Ji Mo is more willing to believe that the insect repellent grass under the corner of the wall is well planted, and it has become part of the steps of building a house in every family. In addition, there may be the effect of some customary insect repellent herbs, for example, in summer where there are most mosquitoes At that time, every family loved to hang wormwood under the eaves, and there was also the custom of burning wormwood.
In addition, I am afraid it is the bactericidal effect of alcohol. It is not so luxurious that every family will spill wine everywhere, but there is a custom in May every year to dry wine. This is the way for winemakers to distinguish the quality of wine. In the middle of May, take a bowl of wine from each wine jar and put it in the sun to dry. The good wine will not change color, but the bad wine will change color. The bad wine that has changed color can be drunk first, while the good wine can continue. Stored or even continued with the wine brewed in autumn, the taste of the wine will be stronger.
This is the case in the winery, and the nearby villages are attached to the winery, turning this step into a custom. On this day, every household will also take out the wine to dry the wine. The difference is that they drink the good wine. The bad wine directly wipes the furniture and other objects, and can also be spilled on the ground, leaving a room full of wine fragrance, adding to the festive atmosphere.
Before Ji Mo knew what happened, he didn't know why. After entering the winery, he was able to understand the evolution of the tradition in response to the customs.
For example, Zhu Wen's tone, people with no education like Father Ji, don't know what it is, but it doesn't prevent him from remembering that the tone is long and pleasant, humming it in his spare time, everyone who hears it will feel familiar, if someone enters it again The wine shop, such as Ji Mo, who watched the ceremony in person, will remember the tune more deeply. Such a tradition has become a part of a culture, an inseparable heritage, no matter whether it is reasonable or not.
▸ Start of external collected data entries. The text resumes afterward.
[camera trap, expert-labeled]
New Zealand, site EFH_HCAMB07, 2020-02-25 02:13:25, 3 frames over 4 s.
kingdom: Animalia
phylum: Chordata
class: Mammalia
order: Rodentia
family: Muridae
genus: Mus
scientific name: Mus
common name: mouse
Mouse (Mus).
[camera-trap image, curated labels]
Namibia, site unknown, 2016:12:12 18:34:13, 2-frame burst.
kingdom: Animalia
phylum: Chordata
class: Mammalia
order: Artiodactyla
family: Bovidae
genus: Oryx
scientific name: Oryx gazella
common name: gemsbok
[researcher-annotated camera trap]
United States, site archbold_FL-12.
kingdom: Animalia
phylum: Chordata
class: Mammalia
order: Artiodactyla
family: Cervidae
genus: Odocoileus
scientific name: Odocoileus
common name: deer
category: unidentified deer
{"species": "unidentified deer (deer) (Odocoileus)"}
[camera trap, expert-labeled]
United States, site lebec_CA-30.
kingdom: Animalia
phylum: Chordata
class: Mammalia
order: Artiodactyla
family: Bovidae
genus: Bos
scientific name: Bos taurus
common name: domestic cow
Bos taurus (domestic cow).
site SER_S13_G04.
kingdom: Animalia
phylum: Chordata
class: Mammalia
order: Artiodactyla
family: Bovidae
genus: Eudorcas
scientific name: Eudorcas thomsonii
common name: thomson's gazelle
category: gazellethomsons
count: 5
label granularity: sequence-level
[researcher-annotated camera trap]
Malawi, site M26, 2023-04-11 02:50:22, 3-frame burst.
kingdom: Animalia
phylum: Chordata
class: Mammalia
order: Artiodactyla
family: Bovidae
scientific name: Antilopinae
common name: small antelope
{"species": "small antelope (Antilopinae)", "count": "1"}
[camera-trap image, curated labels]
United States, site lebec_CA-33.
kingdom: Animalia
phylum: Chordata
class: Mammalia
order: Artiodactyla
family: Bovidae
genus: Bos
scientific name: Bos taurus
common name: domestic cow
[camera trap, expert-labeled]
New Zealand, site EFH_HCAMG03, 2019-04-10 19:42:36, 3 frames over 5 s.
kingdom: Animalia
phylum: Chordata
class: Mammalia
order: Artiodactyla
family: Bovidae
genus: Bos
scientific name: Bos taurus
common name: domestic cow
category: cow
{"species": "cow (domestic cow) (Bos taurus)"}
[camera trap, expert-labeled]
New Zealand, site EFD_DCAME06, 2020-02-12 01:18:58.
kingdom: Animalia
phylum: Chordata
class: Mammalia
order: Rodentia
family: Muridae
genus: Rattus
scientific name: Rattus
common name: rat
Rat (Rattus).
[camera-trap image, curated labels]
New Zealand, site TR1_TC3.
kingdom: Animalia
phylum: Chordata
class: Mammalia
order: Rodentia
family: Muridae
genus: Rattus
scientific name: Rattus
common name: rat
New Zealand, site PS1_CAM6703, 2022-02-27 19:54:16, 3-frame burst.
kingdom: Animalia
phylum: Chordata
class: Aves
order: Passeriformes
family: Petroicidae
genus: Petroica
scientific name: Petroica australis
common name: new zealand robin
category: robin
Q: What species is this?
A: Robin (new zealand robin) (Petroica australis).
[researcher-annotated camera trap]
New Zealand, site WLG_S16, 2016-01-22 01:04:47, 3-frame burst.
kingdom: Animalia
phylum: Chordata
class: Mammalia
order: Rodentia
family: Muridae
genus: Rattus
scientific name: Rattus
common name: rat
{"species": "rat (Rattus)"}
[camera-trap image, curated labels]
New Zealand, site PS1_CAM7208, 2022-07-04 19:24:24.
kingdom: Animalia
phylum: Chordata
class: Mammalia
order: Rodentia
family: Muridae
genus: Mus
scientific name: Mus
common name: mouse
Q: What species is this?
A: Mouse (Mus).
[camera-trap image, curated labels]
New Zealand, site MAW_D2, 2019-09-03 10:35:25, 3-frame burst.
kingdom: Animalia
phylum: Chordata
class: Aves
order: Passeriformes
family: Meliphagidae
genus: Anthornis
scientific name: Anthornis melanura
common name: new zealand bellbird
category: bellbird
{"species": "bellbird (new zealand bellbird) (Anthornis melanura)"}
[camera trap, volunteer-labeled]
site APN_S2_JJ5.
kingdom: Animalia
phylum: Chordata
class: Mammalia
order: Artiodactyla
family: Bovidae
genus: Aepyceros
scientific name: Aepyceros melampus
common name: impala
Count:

Mystery, also will be handed down.
It seems to be a bit interesting to study this traditional evolution carefully. From then on, Ji Mo thinks about the other, and thinks about the wine-making skills. In the process of spreading, what is added, what is missing, and what has been transformed?
For example, the out-of-the-ordinary Zhu Wen melody lost its original solemnity when it was sung from Ji Fu's mouth. Instead, it has more rustic charm, and the traditions in wine making have gone out of tune?
Eager to know some history, Jim Mo once again thought of one or two books in a certain room. One day, Ji Mo went around to look, and was disappointed. They were not books related to wine making, but just pretending Literacy books, the most basic kind.
"Is there no book on wine making?" Ji Mo blurted out in disappointment.
It happened that Dong Chao was nearby, and he snorted coldly: "What book do you need for wine making? Can wine be produced directly from the book? You're hiding here again, go do something quickly, and don't let me catch you being lazy again."
He raised his hand threateningly, as if he was about to hit someone. Ever since Guo Yuan left, Dong Chao didn’t like Ji Mo. Ji Mo didn’t quarrel with him, just glanced at him, and left silently, angrily in his heart. No need for books?Word of mouth, how many traditional skills have been passed down like this, and I feel sad when I think of "no", and I think, is the meaning of learning these by myself lies in inheritance?